Excerpted passage –
First, let’s define “performance”. Two sets of performance metrics are closely monitored.

The first metric we look at is the response time. Response time is the amount of time from the moment a user’s browser sends a request until the time that the application indicates that the request has completed. At Doctolib, a golden rule has been set for the response time to be under 70ms. The faster the response time the better we can serve our thousands of requests.

The second metric we look at is the load (volume of transactions processed by the application), more precisely we look at the requests per minute (RPM). The RPM is simply the number of requests in one minute. Our platform can reach peaks up to 350K rpm.

Queries on the database are also a matter of importance as users expect fast responses on their data retrieval actions and are waiting for the page to display information.

In the meantime, the platform stability and user experience is constantly challenged by our team of developers. Our platform is a Ruby on Rails monolith. More than 70 developers commit daily to the codebase, representing 200 to 300 pull requests (PR) per week. The monolith is deployed everyday. This constant solicitation of the codebase impacts the application stability.

How to ensure that the app performance is not degraded over time ?

We monitor performance at all time. This culture of maintaining performance starts from the moment a Doctoliber joins the adventure to the day to day monitoring. This is how we proceed:

  1. we train and raise awareness on the main degradations that could hit the code
  2. we monitor degradations daily
  3. we investigate highest degradations and fix them
  4. we use tools in development to anticipate production degradation

Here you will find an overview of what is implemented at Doctolib. More will come in upcoming articles.

Step 1: Train and raise awareness….

Tech camp

When joining Doctolib, each developer is onboarded with a “Tech Camp” to train them on many aspects of the job. That includes infrastructure, pair programming, rituals and application performance among others.

The performance tech camp is a practical workshop, with seven exercises on actual degradations encountered in production. Each exercise consists in a method with poor performances and whose response time should be improved. It covers both database (the N+1 queries, the use of indexes and bad query plans) and ruby code (impact of logs, of too much instantiation, of loading of a full object) caveats.

Let’s take the example of logs’ impact on performance.
From Rails documentation,

“logging will always have a small impact on the performance of your Rails app, particularly when logging to disk.[…] Another potential pitfall is too many calls to Logger in your code.

logger.debug “Person attributes hash: #{@person.attributes.inspect}”

In the above example, there will be a performance impact […]. The reason is that Ruby has to evaluate these strings, which includes instantiating the somewhat heavy String object and interpolating the variables.”

At the end of the Tech camp workshop, we have some take-aways, as the one shown above, and we know more about what affects our code performance.

Step 2: Monitor daily…

Duty dev performance check

When onsite, the duty dashboard is displayed to communicate on the current state of master and production branches (Continuous Integration) and staging environment (last deployment).

Doctolib Dashboard

Each morning at 10am, the main degradations that happened between 8 to 10am (compared to 8am to 10am 7 days ago) are fetched from New Relic. They are ranked by biggest degradation (in milliseconds) and displayed on the dashboard.

The data –
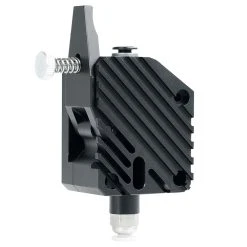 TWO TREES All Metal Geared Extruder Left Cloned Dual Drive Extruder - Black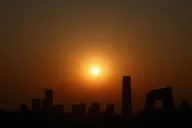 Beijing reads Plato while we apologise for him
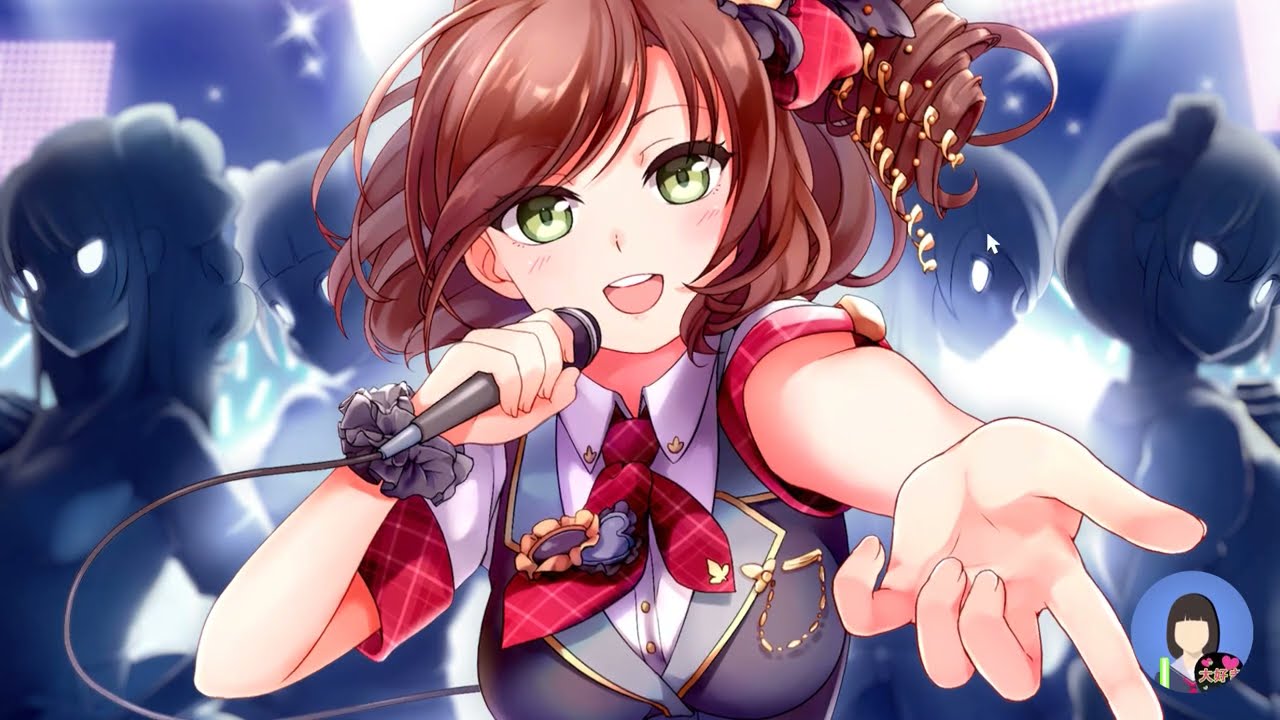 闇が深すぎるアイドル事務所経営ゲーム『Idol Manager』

Using the information –
**1)** In the Doctolib performance excerpt, what limit does the golden rule set for response time?
**2)** According to the Doctolib performance excerpt, why does a logger.debug call that interpolates a person's attributes slow the application?
**3)** Please rewrite the Doctolib performance excerpt from "When joining Doctolib, each" to "full object) caveats.", changing "workshop" to "session".
The data is separate material and is unrelated to the Doctolib performance excerpt.

Results for the exercise –
**1)** It must stay under 70ms.

**2)** Ruby has to evaluate the string. That means instantiating the somewhat heavy String object and interpolating the variables.

**3)**
When joining Doctolib, each developer is onboarded with a “Tech Camp” to train them on many aspects of the job. That includes infrastructure, pair programming, rituals and application performance among others.

The performance tech camp is a practical session, with seven exercises on actual degradations encountered in production. Each exercise consists in a method with poor performances and whose response time should be improved. It covers both database (the N+1 queries, the use of indexes and bad query plans) and ruby code (impact of logs, of too much instantiation, of loading of a full object) caveats.